Сложный текст Грачева, изобилующий узнаваемыми силлогизмами и библейскими аллюзиями, безусловно, не мог не произвести на Битова (как и на большинство современников) сильного впечатления. Размышления о человеке, утратившем возрожденческую высоту духа и впавшем в мелочность и корысть, трудно назвать оригинальными и новаторскими. Рассуждения и падении нравов, об утрате былого величия всегда были, есть и будут, поскольку мечта об идеале суть человеческой натуры, а величие и священство идеала, по мысли Фридриха Ницше, зиждется на том, «что мы достичь его вершин не в силах». Но можем мечтать о нем, избирая для себя путь перфекциониста, категорически отрицающего компромисс, а стало быть, принимающего жизнь не такой какая она есть в своем обыденном и повседневном течении со всей ее подлостью и грязью, а такой, какая она должна быть в мечтах идеалиста. Вот уж воистину как у Федора Михайловича: «Либо герой, либо грязь».
Грачев выбирает первое (впоследствии он напишет эссе «Значит умирать», в котором его нравственный максимализм обретет еще более разветвленные формы).
Битов же выбрал второе, а именно – «пожизненную каторгу», «экзистенциальную каторгу».

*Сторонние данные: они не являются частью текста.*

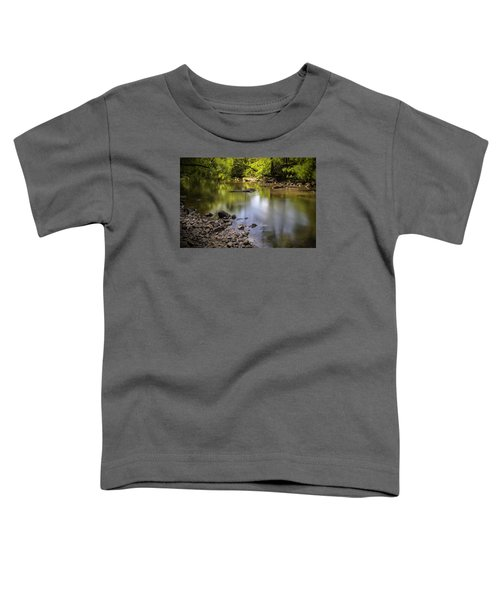 Toddler T-Shirt featuring the photograph The Devon River by Jeremy Lavender Photography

На вопрос, что более приличествует русскому писателю, отвечает в своих «Записках из подполья» все тот же каторжник-Достоевский: «В грязи я утешал себя тем, что в другое время бываю герой, а герой прикрывал собой грязь: обыкновенному, дескать, человеку стыдно грязниться, а герой слишком высок, чтоб совсем загрязниться, следственно, можно грязниться. Замечательно, что эти приливы “всего прекрасного и высокого” приходили ко мне и во время развратика, и именно тогда, когда я уже на самом дне находился, приходили так, отдельными вспышечками, как будто напоминая о себе, но не истребляли, однако ж, развратика своим появлением; напротив, как будто подживляли его контрастом и приходили ровно на столько, сколько было нужно для хорошего соуса. Соус тут состоял из противоречия и страдания, из мучительного внутреннего анализа, и все эти мученья и мученьица и придавали какую-то пикантность, даже смысл моему развратику, одним словом, исполняли вполне должность хорошего соуса. Все это даже было не без некоторой глубины. Да и мог ли бы я согласиться на простой, пошлый, непосредственный, писарский развратишко и вынести на себе всю эту грязь! Что ж бы могло тогда в ней прельстить меня и выманить ночью на улицу? Нет-с, у меня была благородная лазейка на все…Но сколько любви, господи, сколько любви переживал я, бывало, в этих мечтах моих, в этих “спасеньях во все прекрасное и высокое”: хоть и фантастической любви, хоть и никогда ни к чему человеческому на деле не прилагавшейся, но до того было ее много, этой любви, что потом, на деле, уж и потребности даже не ощущалось ее прилагать: излишняя б уж это роскошь была».
Конечно, Андрея задели эти умозаключения разночинца, имеющие к реальной жизни весьма отдаленное отношение, потому как виноватить безнравственное общество проще всего, это лежит на поверхности, это может каждый.
Куда сложнее, пережив противоречия и страдания, воскреснуть или, по крайней мере, хотя бы попытаться это сделать, произнеся: «Аз есмь».